In order to evaluate cytotoxicity and cell proliferation effects of the umbilical cord-derived mesenchymal stem cell culture solution obtained in preparation example 1, the following experiment was performed using human epidermal cells (HaCaT) and human dermal fibroblasts (HS 68).
HaCaT and HS68 were applied at 1X 10 per well 3 After cells/100. Mu.l were inoculated into 96-well plates and cultured for 24 hours, negative control group (N.C, untreated group) and umbilical cord-derived mesenchymal stem cell culture solutions as experimental groups at concentrations of 5%, 10%, 25%, 50%, 100%, respectively, were treated. After treatment with the culture solutions of the respective concentrations, changes in cell activity were observed by measuring absorbance at 450nm using CCK-8 (Dojindo, CK 04-13) reagent at the same time every day over a period of 3 days. The results demonstrated that the viability of HaCaT (fig. 9) and HS68 (fig. 10) increased in a concentration-dependent manner in the umbilical cord-derived mesenchymal stem cell culture medium being treated.

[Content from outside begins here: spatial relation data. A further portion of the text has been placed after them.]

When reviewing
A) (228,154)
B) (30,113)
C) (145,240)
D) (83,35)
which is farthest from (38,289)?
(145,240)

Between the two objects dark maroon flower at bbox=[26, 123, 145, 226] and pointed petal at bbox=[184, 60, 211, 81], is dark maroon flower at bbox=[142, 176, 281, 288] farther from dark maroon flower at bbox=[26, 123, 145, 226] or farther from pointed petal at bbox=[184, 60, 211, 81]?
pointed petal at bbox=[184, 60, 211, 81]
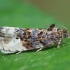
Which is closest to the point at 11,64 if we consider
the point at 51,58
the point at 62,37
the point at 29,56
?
the point at 29,56

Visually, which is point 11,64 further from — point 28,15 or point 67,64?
point 28,15

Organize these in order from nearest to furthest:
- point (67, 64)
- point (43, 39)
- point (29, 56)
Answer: point (67, 64) → point (29, 56) → point (43, 39)

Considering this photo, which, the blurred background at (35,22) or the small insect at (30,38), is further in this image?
the small insect at (30,38)

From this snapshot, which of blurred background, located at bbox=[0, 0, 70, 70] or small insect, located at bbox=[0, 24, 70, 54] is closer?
blurred background, located at bbox=[0, 0, 70, 70]
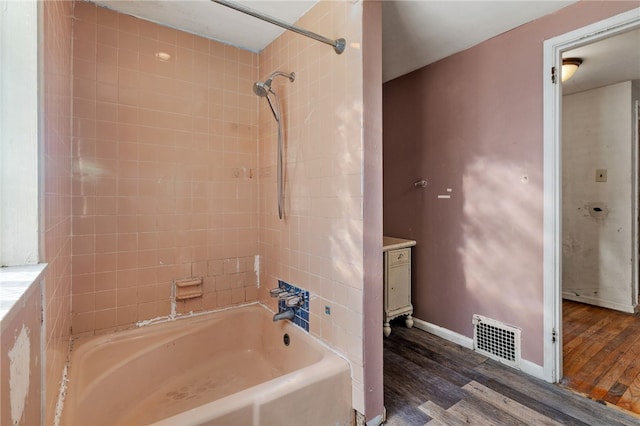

In addition, haCaT was used at 1X 10 per well 3 After cells/100. Mu.l were inoculated into a 96-well plate and cultured for 24 hours, the negative control group (N.C), the adipose-derived mesenchymal stem cell culture solution and bone marrow-derived mesenchymal stem cell culture solution obtained in comparative example 1 as a control group, and the umbilical cord-derived mesenchymal stem cell culture solution as an experimental group were treated to reach 100% concentration, respectively, and then after 3 days, the cell morphology was observed using a microscope (FIG. 11), and changes in cell activity were observed using a CCK-8 reagent. As a result, it was confirmed that the survival rate of the cells treated with the umbilical cord-derived mesenchymal stem cell culture solution was significantly increased as compared with the cells treated with the adipose-derived mesenchymal stem cell culture solution and the bone marrow-derived mesenchymal stem cell culture solution (FIG. 12).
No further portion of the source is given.